- **PROBLEM REQUIREMENTS**: Whenever the word "components" shows up in a line of the data, copy that line.

- **RECORDS**:
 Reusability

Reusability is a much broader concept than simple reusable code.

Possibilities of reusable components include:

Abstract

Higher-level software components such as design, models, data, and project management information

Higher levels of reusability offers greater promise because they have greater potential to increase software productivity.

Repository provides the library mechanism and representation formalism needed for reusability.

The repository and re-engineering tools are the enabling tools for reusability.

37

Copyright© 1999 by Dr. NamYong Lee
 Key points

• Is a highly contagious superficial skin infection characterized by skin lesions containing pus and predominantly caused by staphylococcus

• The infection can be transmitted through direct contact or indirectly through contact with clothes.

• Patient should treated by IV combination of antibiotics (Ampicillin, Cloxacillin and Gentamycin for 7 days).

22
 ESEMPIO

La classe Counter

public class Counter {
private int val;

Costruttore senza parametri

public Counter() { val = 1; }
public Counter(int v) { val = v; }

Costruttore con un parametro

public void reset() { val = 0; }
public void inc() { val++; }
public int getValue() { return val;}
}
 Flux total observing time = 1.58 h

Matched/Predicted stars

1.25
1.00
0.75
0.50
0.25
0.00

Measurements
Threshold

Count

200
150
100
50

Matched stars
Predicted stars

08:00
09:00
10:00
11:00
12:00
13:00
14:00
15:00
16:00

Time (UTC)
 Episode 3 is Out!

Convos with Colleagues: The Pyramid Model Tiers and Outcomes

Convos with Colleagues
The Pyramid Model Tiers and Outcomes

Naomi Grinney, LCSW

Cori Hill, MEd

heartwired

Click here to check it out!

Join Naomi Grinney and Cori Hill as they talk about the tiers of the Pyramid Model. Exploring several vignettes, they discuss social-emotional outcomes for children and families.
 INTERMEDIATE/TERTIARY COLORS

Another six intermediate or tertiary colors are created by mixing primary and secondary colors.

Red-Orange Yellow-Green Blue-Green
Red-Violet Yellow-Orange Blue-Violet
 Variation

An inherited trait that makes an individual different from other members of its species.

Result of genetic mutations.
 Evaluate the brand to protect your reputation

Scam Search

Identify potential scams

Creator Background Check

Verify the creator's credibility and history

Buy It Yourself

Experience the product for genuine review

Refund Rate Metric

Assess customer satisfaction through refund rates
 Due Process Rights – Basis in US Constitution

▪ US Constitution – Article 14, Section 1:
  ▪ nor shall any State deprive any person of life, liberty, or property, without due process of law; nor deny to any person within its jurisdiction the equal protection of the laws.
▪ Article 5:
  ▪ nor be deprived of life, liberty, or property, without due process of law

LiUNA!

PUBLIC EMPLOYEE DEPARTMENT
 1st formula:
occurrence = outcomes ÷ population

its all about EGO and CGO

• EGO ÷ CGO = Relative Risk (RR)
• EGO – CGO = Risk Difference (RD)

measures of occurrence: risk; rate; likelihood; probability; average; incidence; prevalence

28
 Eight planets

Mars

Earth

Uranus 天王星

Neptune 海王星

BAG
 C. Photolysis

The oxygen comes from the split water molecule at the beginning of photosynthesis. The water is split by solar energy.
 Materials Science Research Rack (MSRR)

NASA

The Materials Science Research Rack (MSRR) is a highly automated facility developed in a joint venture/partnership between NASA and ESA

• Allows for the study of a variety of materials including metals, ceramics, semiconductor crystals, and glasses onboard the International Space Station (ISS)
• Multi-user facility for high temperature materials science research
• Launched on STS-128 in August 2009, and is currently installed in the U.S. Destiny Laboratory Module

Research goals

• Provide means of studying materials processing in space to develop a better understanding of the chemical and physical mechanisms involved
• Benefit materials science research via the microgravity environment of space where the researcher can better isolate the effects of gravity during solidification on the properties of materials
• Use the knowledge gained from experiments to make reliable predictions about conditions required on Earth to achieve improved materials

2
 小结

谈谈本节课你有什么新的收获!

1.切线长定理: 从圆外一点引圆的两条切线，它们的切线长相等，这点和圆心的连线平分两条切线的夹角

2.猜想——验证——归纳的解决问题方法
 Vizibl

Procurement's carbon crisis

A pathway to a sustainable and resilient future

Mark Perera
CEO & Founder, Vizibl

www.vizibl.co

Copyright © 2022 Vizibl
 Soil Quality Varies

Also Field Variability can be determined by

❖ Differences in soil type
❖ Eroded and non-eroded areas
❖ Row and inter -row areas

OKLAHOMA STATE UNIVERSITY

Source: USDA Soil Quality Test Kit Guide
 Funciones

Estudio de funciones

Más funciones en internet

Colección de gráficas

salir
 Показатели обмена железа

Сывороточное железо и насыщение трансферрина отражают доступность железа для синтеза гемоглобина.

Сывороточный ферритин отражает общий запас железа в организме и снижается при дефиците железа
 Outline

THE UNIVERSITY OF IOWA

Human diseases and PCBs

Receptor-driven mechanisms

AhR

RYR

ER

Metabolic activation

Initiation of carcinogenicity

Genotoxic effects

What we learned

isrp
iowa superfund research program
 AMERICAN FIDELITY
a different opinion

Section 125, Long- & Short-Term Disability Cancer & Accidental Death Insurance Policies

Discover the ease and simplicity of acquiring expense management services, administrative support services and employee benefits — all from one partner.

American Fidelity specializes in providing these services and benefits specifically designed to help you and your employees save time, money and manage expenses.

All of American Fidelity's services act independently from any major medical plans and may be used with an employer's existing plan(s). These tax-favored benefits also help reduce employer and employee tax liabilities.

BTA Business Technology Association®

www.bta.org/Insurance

- **SOLUTION TO THIS PROBLEM**:
Possibilities of reusable components include:
Higher-level software components such as design, models, data, and project management information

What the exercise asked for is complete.